#### [ZITIERTER ABSCHNITT]
Pelzmann: Ich möchte den Fokus weniger auf Kompetenzen richten als auf die Haltung. Führungskräften muss ihre Rolle und ihr Auftrag bewusst sein. Führung ist eine Dienstleistung an der Organisation und den Mitarbeitenden. Führungskräfte müssen sich manchmal durchsetzen und Entscheidungen treffen, also wirklich diese Führungsrolle einnehmen. Ich kann nicht sagen, eine Frau oder eine Mann mit dieser oder jener Eigenschaft ist besser dafür geeignet. Es hängt von der Führungsaufgabe und vom Stadium, in dem sich die Organisation gerade befindet, ab, welche Kompetenzen die Führungskräfte benötigen. Ich denke, dass wir in allen Führungsrollen Menschen benötigen, die kreativ offen sind, nach einem klaren Wertegefüge leiten und ein gutes Fingerspitzengefühl im Umgang mit Menschen mitbringen.

(+) plus: Muss man diese Fähigkeiten mitbringen oder kann man in diese Rolle auch hineinwachsen?

Pelzmann: Es gibt Grundfähigkeiten, die es erleichtern, aber Führung ist gewissermaßen auch ein Handwerk, das man erlernen kann. Zum Beispiel kann man lernen, Mitarbeitergespräche zu führen, Konfliktsituationen zu klären oder Maßnahmen zu setzen, damit sich die Organisation weiterentwickeln kann.

#### [DATENAUSZUG]

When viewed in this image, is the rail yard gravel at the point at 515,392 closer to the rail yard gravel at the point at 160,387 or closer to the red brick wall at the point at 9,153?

#### [AUFGABE]
Zitiere bitte aus dem Interviewauszug über Führung wörtlich die Stelle von „Pelzmann: Ich möchte“ bis „Rolle auch hineinwachsen?“.

#### [ANTWORT]
Pelzmann: Ich möchte den Fokus weniger auf Kompetenzen richten als auf die Haltung. Führungskräften muss ihre Rolle und ihr Auftrag bewusst sein. Führung ist eine Dienstleistung an der Organisation und den Mitarbeitenden. Führungskräfte müssen sich manchmal durchsetzen und Entscheidungen treffen, also wirklich diese Führungsrolle einnehmen. Ich kann nicht sagen, eine Frau oder eine Mann mit dieser oder jener Eigenschaft ist besser dafür geeignet. Es hängt von der Führungsaufgabe und vom Stadium, in dem sich die Organisation gerade befindet, ab, welche Kompetenzen die Führungskräfte benötigen. Ich denke, dass wir in allen Führungsrollen Menschen benötigen, die kreativ offen sind, nach einem klaren Wertegefüge leiten und ein gutes Fingerspitzengefühl im Umgang mit Menschen mitbringen.

(+) plus: Muss man diese Fähigkeiten mitbringen oder kann man in diese Rolle auch hineinwachsen?